DATA FOR THE TASK =

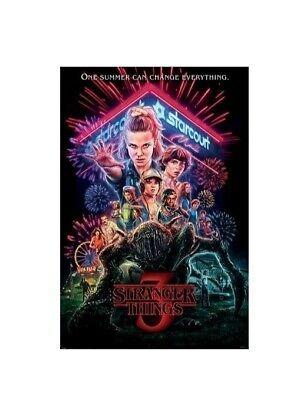AU12.99 • Buy Stranger Things Summer Of 85 Rolled Poster Print  Wall Hanging Slot #16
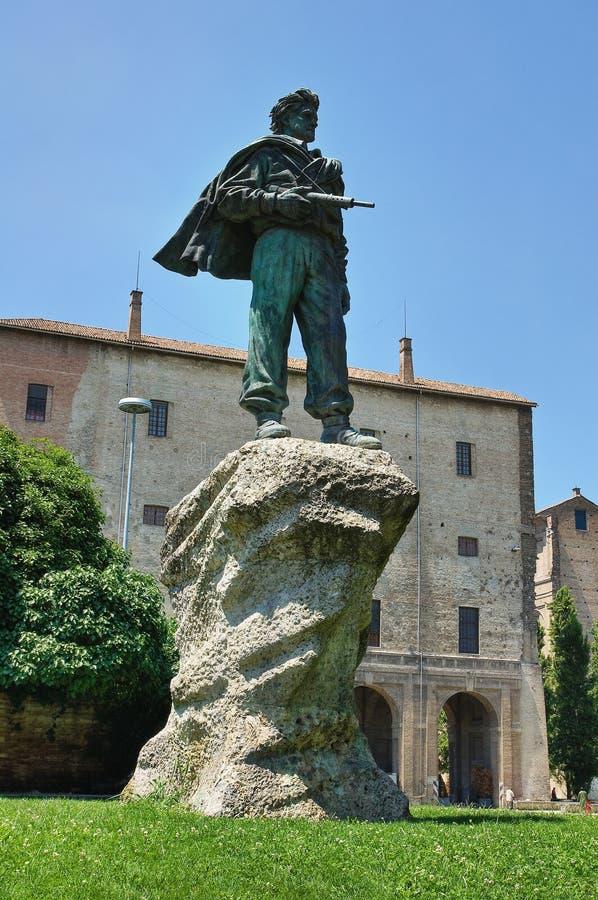 Monumento partisano. Parma. Emilia-Romagna. Italia. imagen de archivo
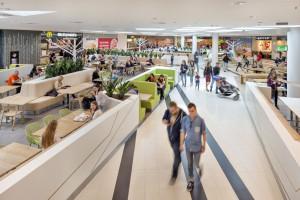 TOP 6 najwygodniejszych stref relaksu w galeriach handlowych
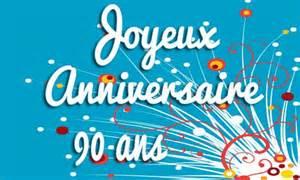 anniversaire mariage 50 ans carte anniversaire humour 90 ans virtuelle gratuite à imprimer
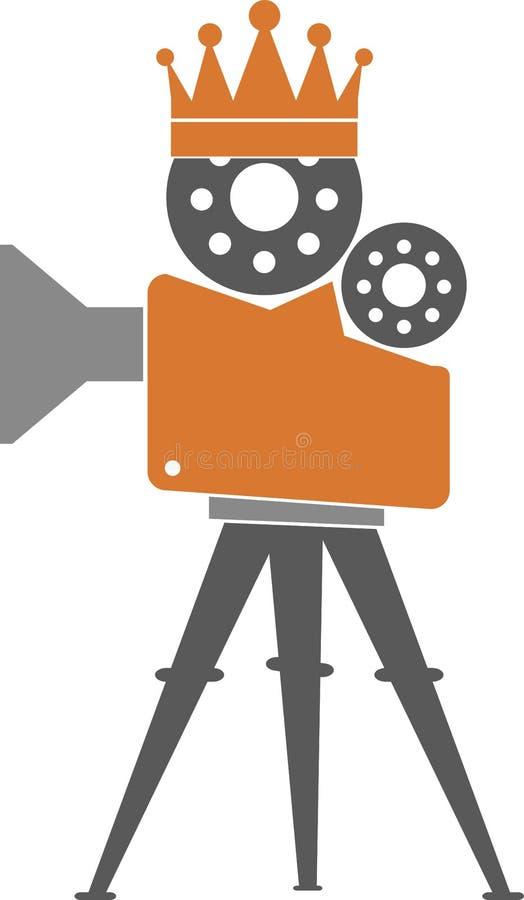 Camera crown logo stock illustration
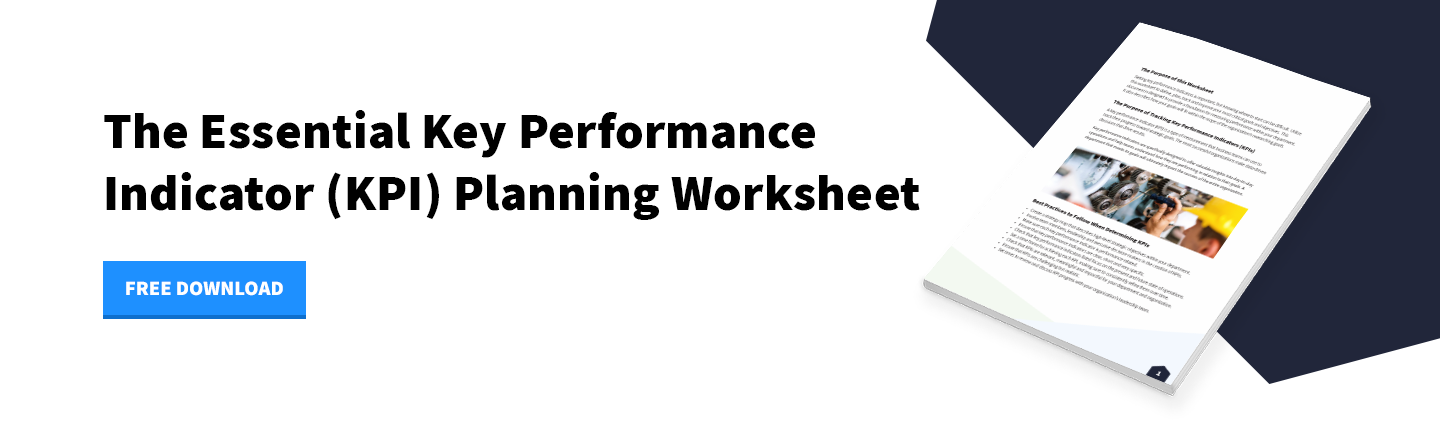 Download - The Essential Key Performance Indicator (KPI) Planning Worksheet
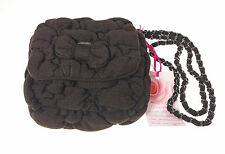 Party Bag Small shoulder Bag knit MATILDA Brown Brown CAMOMILLA DISCOUNT 50%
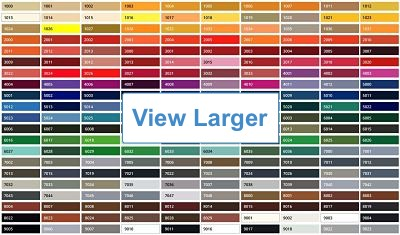 RAL Colour chart - click for larger size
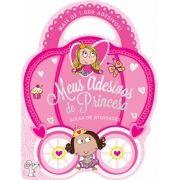 Meus Adesivos de Princesas: Mais de 1.000 Adesivos - Bolsa de Atividades - Coleção Adesivos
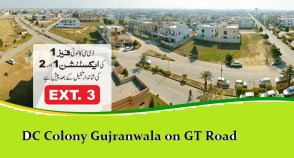 DC Colony Gujranwala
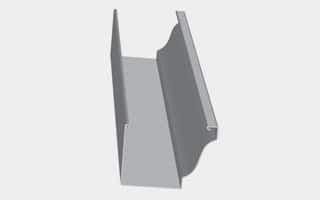 MG6-HK6 – 6″ with Alcoa Hook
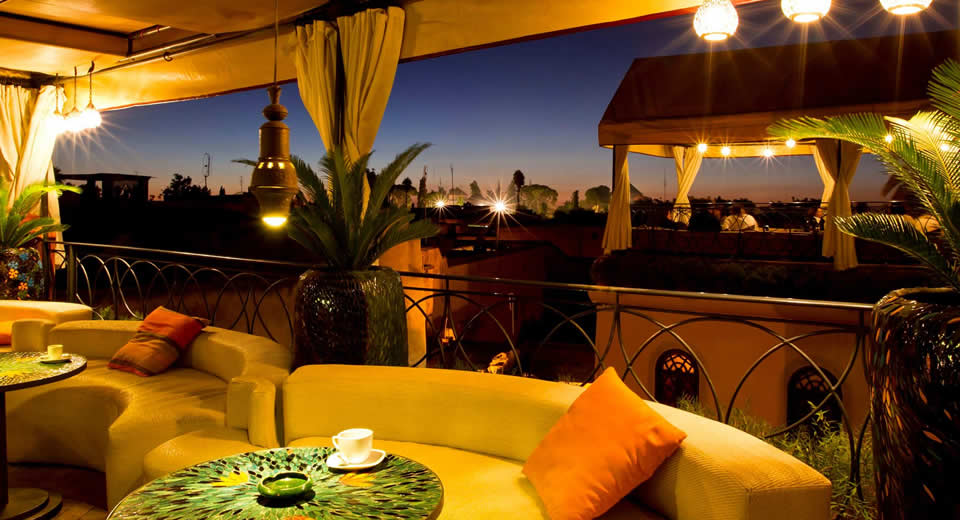 Restaurants Marrakech: Café Arabe (foto met dank aan Café Arabe) | Mooistestedentrips.nl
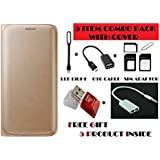 Gionee M5 Lite Flip Cover Case With Free Led, Otg Cable, Card Reader, Sim Adapter And Earphone Splitter By Vinnx...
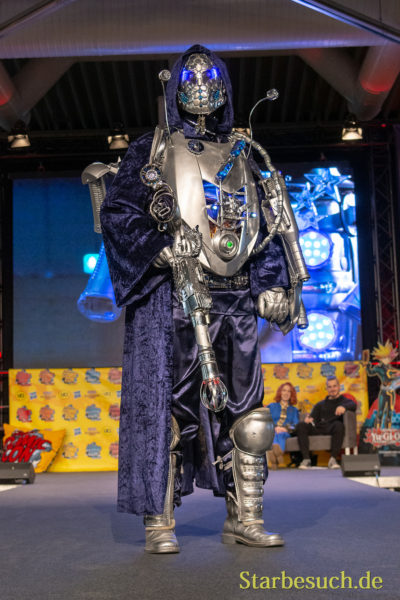 DORTMUND, GERMANY - December 1st 2018: Cosplayer Kometenkrieger portrays a fictious science-fiction character at German Comic Con Dortmund, a two day fan convention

EXERCISE GOAL = Everything in the data must be printed verbatim except the pictures.

ANSWER AREA =
AU12.99 • Buy Stranger Things Summer Of 85 Rolled Poster Print  Wall Hanging Slot #16
 Monumento partisano. Parma. Emilia-Romagna. Italia. imagen de archivo
 TOP 6 najwygodniejszych stref relaksu w galeriach handlowych
 anniversaire mariage 50 ans carte anniversaire humour 90 ans virtuelle gratuite à imprimer
 Camera crown logo stock illustration
 Download - The Essential Key Performance Indicator (KPI) Planning Worksheet
 Party Bag Small shoulder Bag knit MATILDA Brown Brown CAMOMILLA DISCOUNT 50%
 RAL Colour chart - click for larger size
 Meus Adesivos de Princesas: Mais de 1.000 Adesivos - Bolsa de Atividades - Coleção Adesivos
 DC Colony Gujranwala
 MG6-HK6 – 6″ with Alcoa Hook
 Restaurants Marrakech: Café Arabe (foto met dank aan Café Arabe) | Mooistestedentrips.nl
 Gionee M5 Lite Flip Cover Case With Free Led, Otg Cable, Card Reader, Sim Adapter And Earphone Splitter By Vinnx...
 DORTMUND, GERMANY - December 1st 2018: Cosplayer Kometenkrieger portrays a fictious science-fiction character at German Comic Con Dortmund, a two day fan convention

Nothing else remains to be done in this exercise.